The strenuous struggle social Darwinism envisages might select for something, but the most likely traits are a tendency to take whatever steps are necessary to achieve a foreseeable end, a sharp focus on narrowly individual goals and a corresponding disregard for others. We might reasonably expect that a world run on social Darwinist lines would generate a cadre of plutocrats, each resolutely concerned to establish a dynasty and to secure his favored branch of industry against future competition. In practical terms it would almost certainly yield a world in which the gap between rich and poor was even larger than it is now.

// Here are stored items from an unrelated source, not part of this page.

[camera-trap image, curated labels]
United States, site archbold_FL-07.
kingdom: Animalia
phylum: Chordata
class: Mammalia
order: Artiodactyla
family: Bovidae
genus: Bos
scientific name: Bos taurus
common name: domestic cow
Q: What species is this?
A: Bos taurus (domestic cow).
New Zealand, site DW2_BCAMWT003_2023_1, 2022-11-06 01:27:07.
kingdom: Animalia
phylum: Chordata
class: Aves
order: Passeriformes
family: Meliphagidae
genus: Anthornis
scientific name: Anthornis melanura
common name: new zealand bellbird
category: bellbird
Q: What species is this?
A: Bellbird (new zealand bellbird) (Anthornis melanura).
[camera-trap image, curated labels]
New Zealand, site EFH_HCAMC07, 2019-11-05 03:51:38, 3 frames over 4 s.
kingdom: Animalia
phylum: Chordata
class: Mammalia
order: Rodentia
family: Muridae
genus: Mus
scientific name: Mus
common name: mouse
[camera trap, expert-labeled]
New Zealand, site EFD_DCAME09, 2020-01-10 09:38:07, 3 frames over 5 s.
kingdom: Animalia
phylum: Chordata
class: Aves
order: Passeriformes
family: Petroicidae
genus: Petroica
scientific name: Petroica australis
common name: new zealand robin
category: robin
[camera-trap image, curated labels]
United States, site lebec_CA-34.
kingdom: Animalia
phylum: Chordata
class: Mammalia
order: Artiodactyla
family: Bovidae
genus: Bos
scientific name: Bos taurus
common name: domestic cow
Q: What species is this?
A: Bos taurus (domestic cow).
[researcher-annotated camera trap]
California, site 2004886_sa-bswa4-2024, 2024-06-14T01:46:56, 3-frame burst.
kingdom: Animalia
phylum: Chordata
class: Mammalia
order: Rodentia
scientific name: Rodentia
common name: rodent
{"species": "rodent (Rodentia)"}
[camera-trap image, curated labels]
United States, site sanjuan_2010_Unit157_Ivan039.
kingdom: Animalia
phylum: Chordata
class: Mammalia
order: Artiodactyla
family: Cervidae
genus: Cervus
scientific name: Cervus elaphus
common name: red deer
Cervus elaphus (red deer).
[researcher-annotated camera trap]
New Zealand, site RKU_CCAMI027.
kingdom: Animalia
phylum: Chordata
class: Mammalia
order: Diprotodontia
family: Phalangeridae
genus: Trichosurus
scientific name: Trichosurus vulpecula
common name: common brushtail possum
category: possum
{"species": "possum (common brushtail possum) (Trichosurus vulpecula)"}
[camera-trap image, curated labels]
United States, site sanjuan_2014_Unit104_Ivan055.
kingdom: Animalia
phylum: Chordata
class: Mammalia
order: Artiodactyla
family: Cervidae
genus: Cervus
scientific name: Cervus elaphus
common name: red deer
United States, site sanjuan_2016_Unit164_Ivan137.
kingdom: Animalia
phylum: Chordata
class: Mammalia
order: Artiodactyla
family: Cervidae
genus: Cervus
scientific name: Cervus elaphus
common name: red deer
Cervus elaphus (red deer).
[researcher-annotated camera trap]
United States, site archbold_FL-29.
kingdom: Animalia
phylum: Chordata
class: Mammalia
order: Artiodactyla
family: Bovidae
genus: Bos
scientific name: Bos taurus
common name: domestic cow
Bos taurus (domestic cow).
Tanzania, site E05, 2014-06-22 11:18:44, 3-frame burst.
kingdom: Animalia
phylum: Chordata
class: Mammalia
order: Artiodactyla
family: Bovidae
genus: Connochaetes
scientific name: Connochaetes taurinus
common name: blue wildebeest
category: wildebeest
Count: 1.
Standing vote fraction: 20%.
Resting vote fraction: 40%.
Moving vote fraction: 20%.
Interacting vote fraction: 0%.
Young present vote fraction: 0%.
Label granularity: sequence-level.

Rather than the beauty, wisdom, virtue and nobility Spencer envisioned arising from fierce competition, the likely products would be laws repealing inheritance taxes and deregulating profitable activities, and a vast population of people whose lives were even further diminished…

To quote a much-cited book, we do not “live by bread alone.” If the vast majority of citizens (or, globally, of people) are to enjoy any opportunities to develop the talents they have, they need the social structures social Darwinism perceives as pampering and counter-productive. Human well-being is profoundly affected by public goods, a concept that is entirely antithetical to social Darwinism or to contemporary Republican ideology, with their mythical citizens who can fulfill their potential without rich systems of social support. It is a callous fiction to suppose that what is needed is less investment in education, health care, public transportation and affordable public housing.

Beezer here.  So this attitude is not new.  In fact it’s been there for more than a century and, in a time of economic stress, its popped up again because of its austere moral underpinnings:  We’ve been bad, so we must be punished.  That this is precisely the opposite of what needs doing is irrelevant.  That it is impractical is ignored.   One can only hope the practical side of America wins out and we start employing millions of people re-building a sustainable economy.  This is the only way we can recover and insure the social welfare.